Despite the ongoing situation we are continually hearing stories of the efforts people are making, whether it be helping others or finding novel ways to help get through each week. Today we would like to share 3 such tales with you in the hope of bringing a smile to your face.
Postcards of Kindness
The pandemic has been tough on us all, but particularly so for care home residents.
To ease the sense of isolation that many people in care homes feel, an army of postcard writers has sprung up across the UK.
Each week, thousands of people write to people they have never met as part of the Postcards of Kindness scheme.
Some senders even draw or paint the images on the postcards themselves (flowers, animals, and landscapes are popular subject matters).
While the cheerful messages on the postcards delight the recipients, the images help to evoke memories and start conversations.
To give you an idea of how many postcards are sent, the Postcards of Kindness Facebook group has 45,000 members, some of whom send 20 to 30 cards a week.
Shout-out to Keith
Our hero of the week is Keith, an intensive care nurse at Royal Papworth Hospital, Cambridge.
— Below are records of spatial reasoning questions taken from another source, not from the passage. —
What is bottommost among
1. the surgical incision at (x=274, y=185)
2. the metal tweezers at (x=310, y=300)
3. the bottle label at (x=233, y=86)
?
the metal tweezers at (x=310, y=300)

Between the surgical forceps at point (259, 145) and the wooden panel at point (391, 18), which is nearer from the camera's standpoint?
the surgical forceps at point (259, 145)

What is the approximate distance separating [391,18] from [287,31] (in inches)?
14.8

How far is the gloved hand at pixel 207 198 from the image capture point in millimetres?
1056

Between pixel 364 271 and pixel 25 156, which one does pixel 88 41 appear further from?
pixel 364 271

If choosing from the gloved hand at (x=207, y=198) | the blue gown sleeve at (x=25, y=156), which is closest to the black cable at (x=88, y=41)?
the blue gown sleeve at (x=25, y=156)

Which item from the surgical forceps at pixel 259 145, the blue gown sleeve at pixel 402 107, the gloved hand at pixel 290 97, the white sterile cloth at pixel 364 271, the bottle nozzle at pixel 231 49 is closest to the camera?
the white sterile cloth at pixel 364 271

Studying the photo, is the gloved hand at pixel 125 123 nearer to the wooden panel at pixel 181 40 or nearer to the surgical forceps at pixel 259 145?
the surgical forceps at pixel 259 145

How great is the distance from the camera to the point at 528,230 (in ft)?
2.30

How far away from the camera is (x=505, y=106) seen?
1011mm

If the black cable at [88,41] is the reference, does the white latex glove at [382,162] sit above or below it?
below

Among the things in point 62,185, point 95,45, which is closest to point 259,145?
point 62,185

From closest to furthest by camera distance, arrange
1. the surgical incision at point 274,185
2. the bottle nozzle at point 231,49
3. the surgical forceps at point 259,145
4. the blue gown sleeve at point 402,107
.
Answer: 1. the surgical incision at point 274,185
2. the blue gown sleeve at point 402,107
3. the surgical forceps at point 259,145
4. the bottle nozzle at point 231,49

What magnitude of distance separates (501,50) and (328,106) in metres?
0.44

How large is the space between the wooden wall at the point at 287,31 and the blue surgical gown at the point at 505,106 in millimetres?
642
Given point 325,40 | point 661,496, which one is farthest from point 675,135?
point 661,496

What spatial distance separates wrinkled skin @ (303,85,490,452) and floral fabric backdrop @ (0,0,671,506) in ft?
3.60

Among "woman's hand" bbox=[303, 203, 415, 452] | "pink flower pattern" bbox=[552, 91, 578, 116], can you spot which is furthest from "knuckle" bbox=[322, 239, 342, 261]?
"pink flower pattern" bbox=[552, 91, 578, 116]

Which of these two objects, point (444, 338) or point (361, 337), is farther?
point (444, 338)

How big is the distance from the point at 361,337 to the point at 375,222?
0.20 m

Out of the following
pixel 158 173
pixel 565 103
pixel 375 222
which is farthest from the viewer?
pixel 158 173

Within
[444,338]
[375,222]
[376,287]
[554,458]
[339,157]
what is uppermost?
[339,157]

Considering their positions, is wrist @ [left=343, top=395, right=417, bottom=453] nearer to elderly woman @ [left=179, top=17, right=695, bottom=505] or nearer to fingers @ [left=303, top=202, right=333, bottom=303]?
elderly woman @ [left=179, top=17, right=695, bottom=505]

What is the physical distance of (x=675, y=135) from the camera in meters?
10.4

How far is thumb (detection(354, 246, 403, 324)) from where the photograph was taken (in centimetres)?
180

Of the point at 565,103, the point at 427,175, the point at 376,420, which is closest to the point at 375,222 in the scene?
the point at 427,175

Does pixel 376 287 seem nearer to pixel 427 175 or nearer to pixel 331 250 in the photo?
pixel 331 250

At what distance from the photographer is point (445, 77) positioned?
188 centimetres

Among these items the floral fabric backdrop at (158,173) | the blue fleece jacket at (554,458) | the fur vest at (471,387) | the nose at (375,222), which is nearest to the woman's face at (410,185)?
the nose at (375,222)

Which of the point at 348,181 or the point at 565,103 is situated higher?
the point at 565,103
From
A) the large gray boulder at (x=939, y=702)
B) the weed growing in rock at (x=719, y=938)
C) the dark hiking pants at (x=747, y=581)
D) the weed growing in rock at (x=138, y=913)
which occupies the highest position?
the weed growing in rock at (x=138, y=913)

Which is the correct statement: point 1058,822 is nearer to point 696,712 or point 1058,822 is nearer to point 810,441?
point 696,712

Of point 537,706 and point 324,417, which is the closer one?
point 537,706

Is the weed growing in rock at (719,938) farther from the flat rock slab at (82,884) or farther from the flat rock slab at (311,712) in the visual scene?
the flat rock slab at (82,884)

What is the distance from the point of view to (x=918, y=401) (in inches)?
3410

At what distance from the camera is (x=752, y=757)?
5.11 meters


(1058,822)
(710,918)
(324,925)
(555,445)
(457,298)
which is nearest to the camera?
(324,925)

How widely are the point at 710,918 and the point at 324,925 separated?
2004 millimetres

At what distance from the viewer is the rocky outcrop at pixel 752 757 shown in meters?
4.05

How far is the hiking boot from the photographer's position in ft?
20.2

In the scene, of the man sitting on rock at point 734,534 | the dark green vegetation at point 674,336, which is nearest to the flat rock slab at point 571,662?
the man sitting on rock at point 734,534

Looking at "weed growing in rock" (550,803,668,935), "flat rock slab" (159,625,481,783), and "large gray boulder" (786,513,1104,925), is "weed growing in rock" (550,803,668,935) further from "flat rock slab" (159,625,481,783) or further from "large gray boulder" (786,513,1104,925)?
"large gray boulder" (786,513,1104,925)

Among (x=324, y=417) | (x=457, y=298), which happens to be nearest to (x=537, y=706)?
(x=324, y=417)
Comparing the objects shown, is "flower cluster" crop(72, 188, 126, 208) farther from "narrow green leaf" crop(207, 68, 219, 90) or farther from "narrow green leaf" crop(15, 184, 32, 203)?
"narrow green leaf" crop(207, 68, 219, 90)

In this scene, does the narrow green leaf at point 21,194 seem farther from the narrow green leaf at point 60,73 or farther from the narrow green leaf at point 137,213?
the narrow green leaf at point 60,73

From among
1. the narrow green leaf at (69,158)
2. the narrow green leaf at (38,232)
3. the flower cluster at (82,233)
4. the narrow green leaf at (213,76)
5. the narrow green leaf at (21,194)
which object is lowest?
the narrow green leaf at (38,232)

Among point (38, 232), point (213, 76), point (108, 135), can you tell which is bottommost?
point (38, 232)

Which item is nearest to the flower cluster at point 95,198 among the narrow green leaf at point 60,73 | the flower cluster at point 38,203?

Keith stepped in to play hairstylist for a patient on his ward who was preparing to propose to his girlfriend.
Jordan Simon, a heart transplant recipient, was hospitalised on 22 December due to kidney problems.
After spending Christmas alone, doctors allowed Jordan a special visit from his girlfriend, Beth Dodge.
Jordan decided to use the opportunity to pop the question to Beth and called on Keith to help him look sharp for his big moment.
“He [Keith] was more nervous than me to be honest,” laughed Jordan as he explained to the BBC that Beth had tearfully accepted his proposal.
We didn’t know it was possible to compete in a karate competition remotely but, as we learned this week from the story of Hampshire schoolboy Tom Klemz, it is!
Instead of spending lockdown playing computer games or watching YouTube, 12-year-old Tom has been focusing on his international karate career – from the safety of his back garden.
Tom has a fighting studio at his home (his dad and uncles built it for him), from where he trains and competes.
So far, he has high-kicked his way through 20 online karate competitions and is now ranked second in the world in the Under-13 kata division (kata means choreographed routine, which is something else we learned this week).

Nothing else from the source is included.